**Goal of the exercise**
The records come next. Copy all of them exactly.

Exercise materials below:

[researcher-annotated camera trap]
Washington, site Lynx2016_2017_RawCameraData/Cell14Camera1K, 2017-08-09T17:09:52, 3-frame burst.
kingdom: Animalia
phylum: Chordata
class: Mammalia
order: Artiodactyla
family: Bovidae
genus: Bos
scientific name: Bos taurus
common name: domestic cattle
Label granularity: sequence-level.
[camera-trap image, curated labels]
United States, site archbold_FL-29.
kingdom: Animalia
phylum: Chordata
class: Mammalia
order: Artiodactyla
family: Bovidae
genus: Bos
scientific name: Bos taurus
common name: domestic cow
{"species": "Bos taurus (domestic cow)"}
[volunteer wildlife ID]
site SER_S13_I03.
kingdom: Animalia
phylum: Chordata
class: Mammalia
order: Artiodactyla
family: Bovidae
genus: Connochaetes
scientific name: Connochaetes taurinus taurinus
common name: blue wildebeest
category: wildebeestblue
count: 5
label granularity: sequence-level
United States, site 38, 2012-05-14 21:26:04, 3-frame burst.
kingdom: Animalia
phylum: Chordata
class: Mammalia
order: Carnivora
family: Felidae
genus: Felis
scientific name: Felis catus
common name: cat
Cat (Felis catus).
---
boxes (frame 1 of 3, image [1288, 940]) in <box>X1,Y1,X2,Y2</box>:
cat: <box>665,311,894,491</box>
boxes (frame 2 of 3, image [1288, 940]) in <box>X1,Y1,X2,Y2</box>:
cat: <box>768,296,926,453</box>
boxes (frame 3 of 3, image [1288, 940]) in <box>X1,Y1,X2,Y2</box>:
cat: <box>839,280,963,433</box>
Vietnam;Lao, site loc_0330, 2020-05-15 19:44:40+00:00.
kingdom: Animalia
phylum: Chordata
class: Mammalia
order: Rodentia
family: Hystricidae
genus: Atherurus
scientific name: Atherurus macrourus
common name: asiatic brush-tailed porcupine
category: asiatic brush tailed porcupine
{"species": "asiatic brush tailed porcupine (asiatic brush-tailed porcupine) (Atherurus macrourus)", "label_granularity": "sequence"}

End of Exercise materials.

**Your solution**
[researcher-annotated camera trap]
Washington, site Lynx2016_2017_RawCameraData/Cell14Camera1K, 2017-08-09T17:09:52, 3-frame burst.
kingdom: Animalia
phylum: Chordata
class: Mammalia
order: Artiodactyla
family: Bovidae
genus: Bos
scientific name: Bos taurus
common name: domestic cattle
Label granularity: sequence-level.
[camera-trap image, curated labels]
United States, site archbold_FL-29.
kingdom: Animalia
phylum: Chordata
class: Mammalia
order: Artiodactyla
family: Bovidae
genus: Bos
scientific name: Bos taurus
common name: domestic cow
{"species": "Bos taurus (domestic cow)"}
[volunteer wildlife ID]
site SER_S13_I03.
kingdom: Animalia
phylum: Chordata
class: Mammalia
order: Artiodactyla
family: Bovidae
genus: Connochaetes
scientific name: Connochaetes taurinus taurinus
common name: blue wildebeest
category: wildebeestblue
count: 5
label granularity: sequence-level
United States, site 38, 2012-05-14 21:26:04, 3-frame burst.
kingdom: Animalia
phylum: Chordata
class: Mammalia
order: Carnivora
family: Felidae
genus: Felis
scientific name: Felis catus
common name: cat
Cat (Felis catus).
---
boxes (frame 1 of 3, image [1288, 940]) in <box>X1,Y1,X2,Y2</box>:
cat: <box>665,311,894,491</box>
boxes (frame 2 of 3, image [1288, 940]) in <box>X1,Y1,X2,Y2</box>:
cat: <box>768,296,926,453</box>
boxes (frame 3 of 3, image [1288, 940]) in <box>X1,Y1,X2,Y2</box>:
cat: <box>839,280,963,433</box>
Vietnam;Lao, site loc_0330, 2020-05-15 19:44:40+00:00.
kingdom: Animalia
phylum: Chordata
class: Mammalia
order: Rodentia
family: Hystricidae
genus: Atherurus
scientific name: Atherurus macrourus
common name: asiatic brush-tailed porcupine
category: asiatic brush tailed porcupine
{"species": "asiatic brush tailed porcupine (asiatic brush-tailed porcupine) (Atherurus macrourus)", "label_granularity": "sequence"}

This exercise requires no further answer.